Today we stand before God in that place where no masks are worn and only truth is spoken.  We pour out our souls before the altar of a God whose compassion for the wounded, the bereaved, knows no bounds, who loves us just the way we are, including our own broken hearts; the God who asks of us only one thing:  that, for the sake of all whom we have loved and lost, we keep on living.  

Let us acknowledge with special sympathy all those who have lost loved ones to Covid-19 and its related impact; those who had to let go without being able to hold a family member’s hand, with only a computer screen for connection and consolation.  In this time of so much death, so much loss, we stand with you on this Yom Kippur, unmasked in our anguish, sharing the pain and bewilderment that the past year has inflicted on every feeling heart and every caring soul.

God:  Do not hide your face, even when, in order to be safe, we must hide ours.

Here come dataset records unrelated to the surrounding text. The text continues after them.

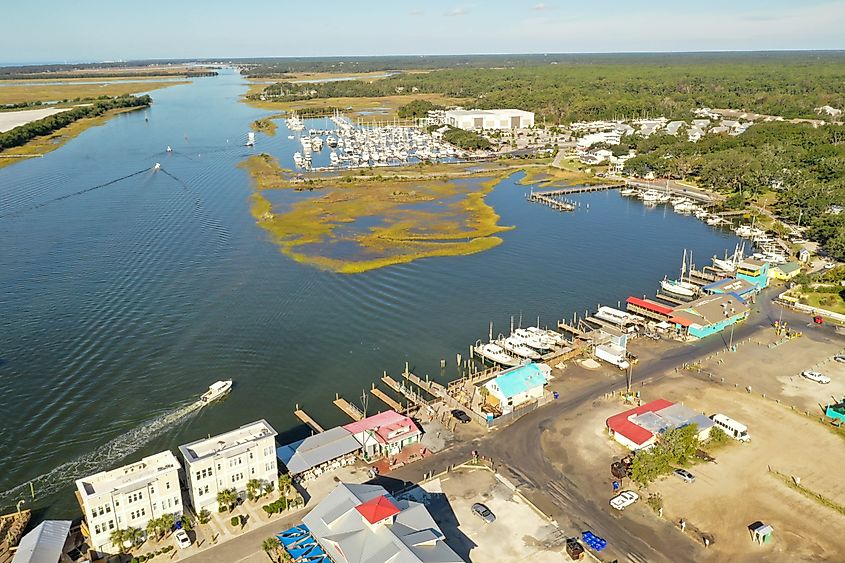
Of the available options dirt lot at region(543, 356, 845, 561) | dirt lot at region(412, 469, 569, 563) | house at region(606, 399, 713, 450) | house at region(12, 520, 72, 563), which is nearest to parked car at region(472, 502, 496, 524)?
dirt lot at region(412, 469, 569, 563)

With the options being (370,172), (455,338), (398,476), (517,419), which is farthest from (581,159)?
(398,476)

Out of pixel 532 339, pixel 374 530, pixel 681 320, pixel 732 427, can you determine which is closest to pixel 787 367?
pixel 681 320

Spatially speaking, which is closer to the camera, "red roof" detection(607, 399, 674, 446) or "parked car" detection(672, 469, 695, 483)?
"parked car" detection(672, 469, 695, 483)

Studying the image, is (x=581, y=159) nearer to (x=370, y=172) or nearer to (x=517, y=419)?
(x=370, y=172)

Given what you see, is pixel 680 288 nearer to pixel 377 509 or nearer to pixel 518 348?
pixel 518 348

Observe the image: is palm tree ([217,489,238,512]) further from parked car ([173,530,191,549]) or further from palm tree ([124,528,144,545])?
palm tree ([124,528,144,545])
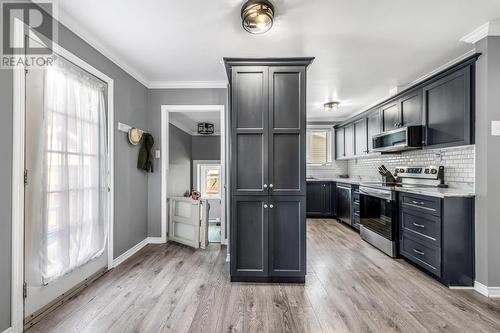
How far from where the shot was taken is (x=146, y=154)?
3.67 metres

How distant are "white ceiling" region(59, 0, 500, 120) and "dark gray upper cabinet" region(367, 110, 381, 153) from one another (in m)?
0.97

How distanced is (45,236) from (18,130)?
0.85 metres

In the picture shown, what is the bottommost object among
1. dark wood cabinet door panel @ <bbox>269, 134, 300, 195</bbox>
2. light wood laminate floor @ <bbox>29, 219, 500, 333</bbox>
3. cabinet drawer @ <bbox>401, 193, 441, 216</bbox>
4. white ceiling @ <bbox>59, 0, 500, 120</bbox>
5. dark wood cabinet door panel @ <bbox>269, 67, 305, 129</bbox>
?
light wood laminate floor @ <bbox>29, 219, 500, 333</bbox>

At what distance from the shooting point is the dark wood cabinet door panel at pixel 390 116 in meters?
3.94

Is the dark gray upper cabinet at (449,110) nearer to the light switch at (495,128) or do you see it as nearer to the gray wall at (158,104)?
the light switch at (495,128)

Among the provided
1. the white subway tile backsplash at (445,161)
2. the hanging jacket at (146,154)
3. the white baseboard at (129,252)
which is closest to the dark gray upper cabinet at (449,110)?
the white subway tile backsplash at (445,161)

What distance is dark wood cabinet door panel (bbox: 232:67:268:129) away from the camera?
8.68 ft

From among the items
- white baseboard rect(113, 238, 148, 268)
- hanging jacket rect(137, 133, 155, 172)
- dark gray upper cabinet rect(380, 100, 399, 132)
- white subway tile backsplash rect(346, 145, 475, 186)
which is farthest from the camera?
dark gray upper cabinet rect(380, 100, 399, 132)

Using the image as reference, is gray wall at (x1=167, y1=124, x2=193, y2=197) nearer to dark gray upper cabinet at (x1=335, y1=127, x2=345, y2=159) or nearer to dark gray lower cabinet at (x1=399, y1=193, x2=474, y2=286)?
dark gray upper cabinet at (x1=335, y1=127, x2=345, y2=159)

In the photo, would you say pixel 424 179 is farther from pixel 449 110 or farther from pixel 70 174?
pixel 70 174

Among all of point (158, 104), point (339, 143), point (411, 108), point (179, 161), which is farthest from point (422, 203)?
point (179, 161)

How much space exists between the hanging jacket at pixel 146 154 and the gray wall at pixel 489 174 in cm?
406

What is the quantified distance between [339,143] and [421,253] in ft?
12.5

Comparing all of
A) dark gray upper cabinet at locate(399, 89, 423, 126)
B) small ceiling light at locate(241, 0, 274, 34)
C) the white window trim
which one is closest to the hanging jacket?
small ceiling light at locate(241, 0, 274, 34)
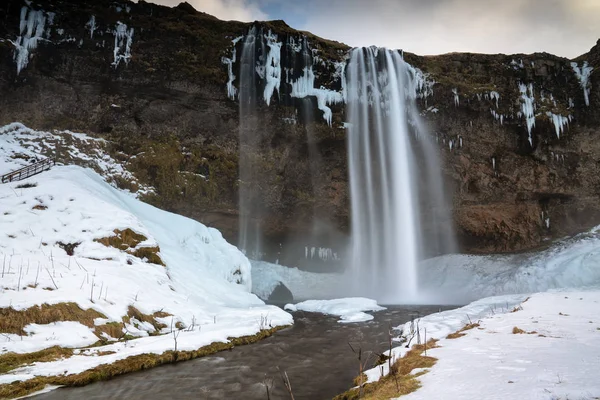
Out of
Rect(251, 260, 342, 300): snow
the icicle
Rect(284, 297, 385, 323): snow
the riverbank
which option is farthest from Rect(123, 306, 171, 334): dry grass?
the icicle

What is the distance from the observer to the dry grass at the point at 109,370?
568 centimetres

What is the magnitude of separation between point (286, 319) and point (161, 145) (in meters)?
19.8

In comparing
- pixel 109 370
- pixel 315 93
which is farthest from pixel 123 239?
pixel 315 93

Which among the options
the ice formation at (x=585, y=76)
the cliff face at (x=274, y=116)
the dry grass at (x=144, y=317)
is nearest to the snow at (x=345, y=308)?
the dry grass at (x=144, y=317)

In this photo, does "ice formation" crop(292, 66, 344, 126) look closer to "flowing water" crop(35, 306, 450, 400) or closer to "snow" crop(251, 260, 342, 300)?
"snow" crop(251, 260, 342, 300)

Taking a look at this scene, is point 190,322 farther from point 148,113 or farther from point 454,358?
point 148,113

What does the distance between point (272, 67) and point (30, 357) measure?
86.7ft

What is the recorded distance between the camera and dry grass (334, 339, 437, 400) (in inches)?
169

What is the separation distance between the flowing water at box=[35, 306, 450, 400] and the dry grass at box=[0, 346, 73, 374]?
134 cm

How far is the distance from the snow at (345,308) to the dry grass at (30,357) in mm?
Answer: 11082

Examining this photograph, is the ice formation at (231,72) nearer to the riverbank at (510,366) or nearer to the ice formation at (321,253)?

Turn us, God, to your face, on this day where nothing is hidden.  We pray:

יְבָרֶכְךָ֥ יְהוָ֖ה וְיִשְׁמְרֶֽךָ׃

May God bless you and protect you.

יָאֵ֨ר יְהוָ֧ה ׀ פָּנָ֛יו אֵלֶ֖יךָ וִֽיחֻנֶּֽךָּ׃

May God’s face shine light on you, and be gracious to you.

יִשָּׂ֨א יְהוָ֤ה ׀ פָּנָיו֙ אֵלֶ֔יךָ וְיָשֵׂ֥ם לְךָ֖ שָׁלֽוֹם׃

May God’s countenance be lifted up to you, and give you peace.